▶ EXTRACT TO READ
----
Command-Line Override Examples

# Override batch size and learning rate
python scripts/train_m3.py \
  --per_device_train_batch_size 32 \
  --learning_rate 2e-5

# Override hardware settings
python scripts/train_m3.py \
  --device npu \
  --mixed_precision_dtype bf16

# Override multiple config sections
python scripts/train_m3.py \
  --config_file custom_config.toml \
  --temperature 0.05 \
  --num_hard_negatives 20 \
  --gradient_checkpointing

Environment Variable Support

# Set API key via environment variable
export BGE_API_KEY="your-api-key"

# Override config file location
export BGE_CONFIG_FILE="/path/to/custom/config.toml"

# Set distributed training environment
export CUDA_VISIBLE_DEVICES="0,1,2,3"
export WORLD_SIZE=4

Configuration Validation

The configuration system automatically validates settings:

# In your code
from config.base_config import BaseConfig

config = BaseConfig.from_toml("config.toml")
----
▶ INFORMATION SUPPLIED

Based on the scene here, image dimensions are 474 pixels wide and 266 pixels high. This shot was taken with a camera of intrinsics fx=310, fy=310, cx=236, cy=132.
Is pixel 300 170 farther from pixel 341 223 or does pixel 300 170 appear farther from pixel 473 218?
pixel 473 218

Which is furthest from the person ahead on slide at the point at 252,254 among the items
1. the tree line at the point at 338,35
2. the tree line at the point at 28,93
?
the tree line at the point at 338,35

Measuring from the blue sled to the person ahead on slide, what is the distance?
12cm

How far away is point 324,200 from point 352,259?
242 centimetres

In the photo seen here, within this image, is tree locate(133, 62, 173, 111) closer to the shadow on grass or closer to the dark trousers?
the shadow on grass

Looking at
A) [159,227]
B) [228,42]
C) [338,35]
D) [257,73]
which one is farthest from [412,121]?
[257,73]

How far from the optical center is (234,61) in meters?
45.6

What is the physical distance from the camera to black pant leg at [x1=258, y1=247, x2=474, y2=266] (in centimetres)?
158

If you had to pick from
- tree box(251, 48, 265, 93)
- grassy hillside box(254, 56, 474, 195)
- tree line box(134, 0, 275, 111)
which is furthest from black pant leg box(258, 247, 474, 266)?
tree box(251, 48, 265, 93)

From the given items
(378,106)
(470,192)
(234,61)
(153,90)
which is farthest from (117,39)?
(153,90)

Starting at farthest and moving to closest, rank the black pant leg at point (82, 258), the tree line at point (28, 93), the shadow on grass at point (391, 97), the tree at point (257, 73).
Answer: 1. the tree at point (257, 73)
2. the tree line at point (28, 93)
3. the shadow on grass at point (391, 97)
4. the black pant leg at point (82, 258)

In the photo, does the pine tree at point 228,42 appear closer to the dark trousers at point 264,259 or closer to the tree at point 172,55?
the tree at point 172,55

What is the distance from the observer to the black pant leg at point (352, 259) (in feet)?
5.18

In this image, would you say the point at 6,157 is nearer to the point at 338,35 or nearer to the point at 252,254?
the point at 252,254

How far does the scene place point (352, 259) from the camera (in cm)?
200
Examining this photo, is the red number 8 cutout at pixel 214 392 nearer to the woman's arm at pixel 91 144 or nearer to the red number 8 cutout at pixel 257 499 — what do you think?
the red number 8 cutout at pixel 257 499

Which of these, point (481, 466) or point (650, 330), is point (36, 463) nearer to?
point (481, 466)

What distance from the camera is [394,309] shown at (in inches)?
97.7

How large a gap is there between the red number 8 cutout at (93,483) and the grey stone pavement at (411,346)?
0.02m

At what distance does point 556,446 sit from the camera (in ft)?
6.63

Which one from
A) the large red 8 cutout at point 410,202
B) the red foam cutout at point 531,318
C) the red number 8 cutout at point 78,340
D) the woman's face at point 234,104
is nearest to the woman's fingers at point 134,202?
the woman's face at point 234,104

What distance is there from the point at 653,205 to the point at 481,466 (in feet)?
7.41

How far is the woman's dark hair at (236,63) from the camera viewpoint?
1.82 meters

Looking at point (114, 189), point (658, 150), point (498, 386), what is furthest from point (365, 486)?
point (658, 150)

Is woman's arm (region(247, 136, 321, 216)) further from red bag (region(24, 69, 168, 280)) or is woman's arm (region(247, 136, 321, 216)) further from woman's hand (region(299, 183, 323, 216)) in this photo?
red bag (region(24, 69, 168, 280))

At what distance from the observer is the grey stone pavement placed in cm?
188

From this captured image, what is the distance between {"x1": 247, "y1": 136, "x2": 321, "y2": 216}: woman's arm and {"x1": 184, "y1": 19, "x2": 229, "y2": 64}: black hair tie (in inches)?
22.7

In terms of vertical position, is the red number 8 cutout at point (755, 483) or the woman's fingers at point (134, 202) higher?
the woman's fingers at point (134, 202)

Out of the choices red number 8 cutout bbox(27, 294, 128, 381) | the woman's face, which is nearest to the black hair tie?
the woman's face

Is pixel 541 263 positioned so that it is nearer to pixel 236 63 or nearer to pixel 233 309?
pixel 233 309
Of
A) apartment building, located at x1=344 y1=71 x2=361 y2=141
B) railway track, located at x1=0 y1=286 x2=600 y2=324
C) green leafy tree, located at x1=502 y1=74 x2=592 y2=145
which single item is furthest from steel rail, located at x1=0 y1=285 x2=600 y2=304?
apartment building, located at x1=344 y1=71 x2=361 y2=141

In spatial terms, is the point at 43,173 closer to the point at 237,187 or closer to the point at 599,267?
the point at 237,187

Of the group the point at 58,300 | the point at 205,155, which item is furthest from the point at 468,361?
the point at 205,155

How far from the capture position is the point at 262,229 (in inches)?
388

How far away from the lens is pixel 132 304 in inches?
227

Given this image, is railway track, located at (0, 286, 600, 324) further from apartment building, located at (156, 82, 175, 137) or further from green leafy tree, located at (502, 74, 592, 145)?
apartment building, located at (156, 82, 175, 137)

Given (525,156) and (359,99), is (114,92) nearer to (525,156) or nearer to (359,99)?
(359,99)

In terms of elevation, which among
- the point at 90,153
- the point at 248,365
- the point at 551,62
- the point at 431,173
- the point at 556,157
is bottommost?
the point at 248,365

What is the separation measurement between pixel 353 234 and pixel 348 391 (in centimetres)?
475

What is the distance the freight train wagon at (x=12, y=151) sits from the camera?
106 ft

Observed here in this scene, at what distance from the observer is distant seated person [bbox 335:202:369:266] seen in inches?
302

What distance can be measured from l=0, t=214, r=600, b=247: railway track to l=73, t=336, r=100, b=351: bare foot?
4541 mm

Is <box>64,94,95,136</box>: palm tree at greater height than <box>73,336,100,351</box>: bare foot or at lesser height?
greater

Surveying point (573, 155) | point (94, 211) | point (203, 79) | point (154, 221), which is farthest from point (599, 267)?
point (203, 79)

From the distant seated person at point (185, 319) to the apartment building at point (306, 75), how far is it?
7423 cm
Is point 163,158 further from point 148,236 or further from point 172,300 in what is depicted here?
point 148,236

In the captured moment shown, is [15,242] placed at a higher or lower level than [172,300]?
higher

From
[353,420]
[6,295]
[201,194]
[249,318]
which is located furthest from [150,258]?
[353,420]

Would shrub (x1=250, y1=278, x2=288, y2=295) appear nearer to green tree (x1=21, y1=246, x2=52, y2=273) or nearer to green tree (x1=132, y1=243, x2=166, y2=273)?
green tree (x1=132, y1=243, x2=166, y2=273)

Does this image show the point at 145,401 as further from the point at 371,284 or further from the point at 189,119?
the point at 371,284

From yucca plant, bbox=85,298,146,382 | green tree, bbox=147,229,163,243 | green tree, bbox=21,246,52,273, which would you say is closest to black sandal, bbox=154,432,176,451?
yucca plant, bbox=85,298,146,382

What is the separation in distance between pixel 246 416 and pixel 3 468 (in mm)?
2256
----
▶ GIVEN PROBLEM 1
Answer from the configuration text:
(a) What learning rate does the first command pass?
(b) Which environment variable holds the API key?
(c) What value is WORLD_SIZE set to?
▶ GIVEN PROBLEM 2
Put this sentence from the configuration text into Spanish: "The configuration system automatically validates settings:"
These records were drawn from a separate source.

▶ WRITTEN SOLUTION 1
(a) 2e-5
(b) BGE_API_KEY
(c) 4

▶ WRITTEN SOLUTION 2
El sistema de configuración valida automáticamente los ajustes: